WATCH: Canadian volunteers extinguish spot fires in Australia

Canadian volunteers extinguish spot fires in Australia

5 years ago
Duration 0:25
Canadian wildfire specialists arrived in Sydney, joining the growing Canadian presence supporting the battle against Australia's destructive wildfires, in a season of record-shattering temperatures.

As firefighter Rosemary Seberry uncoiled a hose to provide slack to her colleagues snaking through the forest, she pointed to the others on the firefighting team: three teachers (herself included), an arborist and an Uber driver.

"Today's job is to prevent the fire from jumping across the road," she hurriedly told a CBC crew.

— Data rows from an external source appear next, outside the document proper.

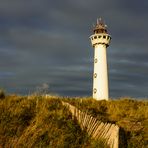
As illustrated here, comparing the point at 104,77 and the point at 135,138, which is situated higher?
the point at 104,77

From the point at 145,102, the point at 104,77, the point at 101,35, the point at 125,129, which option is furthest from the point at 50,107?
the point at 101,35

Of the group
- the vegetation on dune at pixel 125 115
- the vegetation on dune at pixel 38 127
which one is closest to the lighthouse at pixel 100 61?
the vegetation on dune at pixel 125 115

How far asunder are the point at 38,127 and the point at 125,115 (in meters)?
5.05

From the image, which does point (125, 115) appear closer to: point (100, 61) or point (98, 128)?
point (98, 128)

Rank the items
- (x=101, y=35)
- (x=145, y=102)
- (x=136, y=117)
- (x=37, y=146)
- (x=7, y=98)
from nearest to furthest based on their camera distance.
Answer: (x=37, y=146) → (x=7, y=98) → (x=136, y=117) → (x=145, y=102) → (x=101, y=35)

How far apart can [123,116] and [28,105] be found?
4555mm

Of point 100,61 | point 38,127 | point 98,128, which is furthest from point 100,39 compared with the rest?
point 38,127

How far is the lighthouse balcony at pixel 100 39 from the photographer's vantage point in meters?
52.3

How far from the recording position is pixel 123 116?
15.9 meters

To do that, the crew, ranging in age from their teens to well into their 60s, are using water and foam to cool still-burning trees, after the main front of the fire has moved through.

Australian law allows each volunteer 10 days away from their jobs to respond to fires. But many have gone well beyond that, some stretching their service into months. 

The all-volunteer crew of this firefighting team from Austinmer, Australia, is made up of three teachers, an arborist and an Uber driver. (David Common/CBC News)

For those who can, it's meant another set of hands to confront flames that can sometimes tower over 40 metres. Fire crews told CBC News the water held in an external tank on one of their fire trucks boiled, after the truck itself was caught inside the fire, resulting in damage to the vehicle but no injuries. 

Some of the hottest fires have melted the aluminum and magnesium used in cars, leaving rivers of molten metal running from the burned husk of a vehicle.

Conditions about to get worse

All those suffering from the smoke and flames got a small respite this week as temperatures cooled into the 20s, and small amounts of rain were recorded along the eastern and southern coasts of the country.

It was not enough to extinguish the flames but, in some cases, did put the fires advance into neutral. But the explosion is coming.

By Friday, temperatures will soar once again into the 30s and winds will pick up, enough that seemingly-dormant or slow-moving fires will once again reach monster proportions.

Extra firefighters are being called in for the weekend, as 3,000 Australian military reservists join the front lines of the battle.

Teacher Rosemary Seberry is using her summer holiday to fight bushfires. (Sylvia Thomson/CBC News)

An enormous navy ship, HMAS Adelaide, is preparing to take in those expected to flee for safety toward the water. It has set up hundreds of cots on board, and has landing craft ready to ferry evacuees from beaches to the safety of the open water.

And the new batch of Canadians will be at work, just as the worst of it resumes. 

"I have been in the rural fire service for over 20 years and have never seen it to this magnitude," Insp. Ben Shepherd explains from the RSF's operations centre in Sydney.

Because it is summer during Canada's winter, the two countries have long shared resources when the other doesn't need them. But as the fires worsen, fire seasons have lengthened.

"Where traditionally we would have seen a quiet time of the year, we don't have that anymore," says Shepherd.

Some of the Canadians will be leaving Australia soon, in part to prepare for Canada's annual forest fires and the mitigation work that happens in the spring, hoping to avoid catastrophes like the kind Australia is now experiencing.